Sanusi’s Efforts Worthless as Naira Hits Year Low 

The naira retreated for a third day, set for its lowest closing level in more than a year, in the absence of central bank intervention and foreign-exchange sales from oil companies.
The currency of Africa’s biggest crude producer declined 0.7 percent to 163.35 per dollar as of 2:24 p.m. in Lagos, the commercial capital, its worst level since June 2012 on a closing basis. The naira has fallen 4.4 percent against the dollar this year, according to data compiled by Bloomberg.
“Foreign exchange sales from oil companies have so far remained benign this week” and “offshore support has certainly dissipated given the current global environment,” Samir Gadio, an emerging-markets strategist at Standard Bank Group Ltd. in London, said in e-mailed comments. “The market expected that the Central Bank of Nigeria would intervene and sell dollars directly to the banks, but this didn’t happen.”

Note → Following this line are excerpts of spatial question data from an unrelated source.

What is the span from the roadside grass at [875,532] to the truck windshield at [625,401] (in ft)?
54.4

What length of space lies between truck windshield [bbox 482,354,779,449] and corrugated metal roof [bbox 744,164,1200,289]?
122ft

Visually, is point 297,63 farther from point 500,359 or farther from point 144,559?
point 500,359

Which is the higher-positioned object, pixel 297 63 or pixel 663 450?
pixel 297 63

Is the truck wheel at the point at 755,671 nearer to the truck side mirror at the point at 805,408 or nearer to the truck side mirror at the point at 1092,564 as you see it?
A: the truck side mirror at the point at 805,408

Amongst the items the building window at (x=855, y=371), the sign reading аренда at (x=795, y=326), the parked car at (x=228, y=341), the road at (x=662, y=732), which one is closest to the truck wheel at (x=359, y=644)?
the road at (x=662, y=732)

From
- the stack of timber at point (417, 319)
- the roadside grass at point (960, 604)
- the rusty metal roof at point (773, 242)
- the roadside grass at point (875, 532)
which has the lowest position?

Debate among Federal Reserve officials over whether to reduce monetary stimulus has roiled financial markets since May. Oil companies in Nigeria, which sell the U.S. currency mainly at the end of the month to pay domestic expenses, are the second-biggest supplier of dollars after the Abuja-based central bank. The regulator auctions foreign exchange on Mondays and Wednesdays. It sold $563.5 million this week, compared with $548.4 million in the previous five days.
The central bank occasionally sells dollars directly to lenders on the interbank market outside of its weekly auctions. Nigeria’s foreign-exchange reserves have slid 4 percent to $46.9 billion on Aug. 27 from a high this year of $48.9 billion in May, according to central bank data.
Borrowing costs on Nigeria’s domestic bonds due January 2022 fell eight basis points, or 0.08 percentage point, to 13.6 percent, according to yesterday’s data compiled by Bloomberg.